市場にとって衝撃だったのは、日銀が残存10年超の買い入れで年限細分化を打ち出したことだ。6月23日以降に行う最初の買い入れは、残存10年超25年以下を1000億円、残存25年超を300億円とする予定だ。「平均残存期間を抑制するため、残存25年超の買い入れを減らすことが狙いではないか」(外資系証券)という。

年限細分化が実施された場合、残存25年超の月間日銀買入額は1回300億円・5回で総額1500億円が予想される。

これに対し、日銀が6月上旬に買い入れを行った国債は、新発40年(第7回)債だけで1759億円に上る。そのため年限細分化によって市場参加者が30年債や40年債をこれまでのペースで日銀に売却することは難しくなる可能性がある。

市場では「入札では日銀への売却を前提にした応札が見込めない分、今後は利回りにリスクプレミアムが要求される可能性が高い」(国内金融機関)と、金利上昇を警戒する声が出ている。流動性供給、30年債、20年債、40年債と毎週のように続く8月の超長期債の入札は「JGBにとって7─9月の重大イベント」(国内証券)となってきた。

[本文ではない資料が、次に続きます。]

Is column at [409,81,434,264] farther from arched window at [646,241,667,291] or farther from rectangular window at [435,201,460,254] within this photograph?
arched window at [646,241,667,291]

実際、日銀が10年超の買入額について1700億円に再減額する措置を取った3月13日の取引では、買入減額の通告をきっかけに国債先物が一時前日比1円安まで急落した。6月19日の市場でも、業者が超長期国債の在庫処分を急いだ結果、30年債や40年債の利回りが急上昇した。

 <日銀版テーパリングの思惑も>

買入減額のたびに繰り返される市場の混乱。「日銀と市場との対話がもっと頻繁にあってもいい」(複数の市場関係者)との声も少なくない。

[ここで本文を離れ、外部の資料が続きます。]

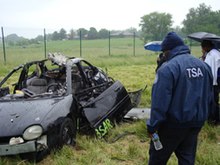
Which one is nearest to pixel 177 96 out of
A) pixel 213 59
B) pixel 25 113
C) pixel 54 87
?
pixel 25 113

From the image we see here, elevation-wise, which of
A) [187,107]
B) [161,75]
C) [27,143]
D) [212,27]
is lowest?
[27,143]

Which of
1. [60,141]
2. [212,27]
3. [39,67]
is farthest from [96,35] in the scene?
[60,141]

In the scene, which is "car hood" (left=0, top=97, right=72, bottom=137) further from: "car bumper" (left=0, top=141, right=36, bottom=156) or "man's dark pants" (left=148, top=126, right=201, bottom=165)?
"man's dark pants" (left=148, top=126, right=201, bottom=165)

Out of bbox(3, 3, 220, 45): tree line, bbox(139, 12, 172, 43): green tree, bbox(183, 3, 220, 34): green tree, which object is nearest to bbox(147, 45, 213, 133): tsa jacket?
bbox(3, 3, 220, 45): tree line

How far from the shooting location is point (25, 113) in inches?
161

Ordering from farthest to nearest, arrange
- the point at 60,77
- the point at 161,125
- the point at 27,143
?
the point at 60,77, the point at 27,143, the point at 161,125

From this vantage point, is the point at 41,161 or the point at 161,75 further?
the point at 41,161

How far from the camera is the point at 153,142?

日銀のこうした姿勢に、メリルリンチの藤田氏は「日銀が超長期ゾーンの金利コントロールを放棄する意思表示ではないか」との見方を示す。日銀はこれまで大規模な国債買い入れについて、リスクプレミアムを圧縮して金利低下を促す効果があると説明している。

日銀は18日の新運営方針発表の直前に、拡充された貸出増加支援資金供給の結果を発表。資金供給額は4兆9368億円と5兆円に迫った。

今後、四半期ごと通告される同供給額が順調に増えれば、日銀が金融調節の操作目標とするマネタリーベースの拡大に寄与する。そのため藤田氏は、国庫短期証券だけではなく、長期国債の買入額にも調整が入る可能性も否定できないと話す。

公的年金改革で保有国債が売却されたとしても、日銀オペが吸収してくれる──。そうした市場の「安心感」が10年国債金利を0.6%付近に押しとどめている背景だが、JPモルガン証券・チーフ債券ストラテジストの山脇貴史氏は「市場参加者のみならず、政府・財務省・GPIFなどの公的機関ですら、日銀に依存する状況に対して、日銀が危機感を強めていると推測される」という。

日銀が物価目標2%達成への自信を示す中、「次の一手は追加緩和ではなく、ひょっとしたらテーパリングではないか」(外資系証券の幹部)との思惑も、市場ではくすぶり始めている。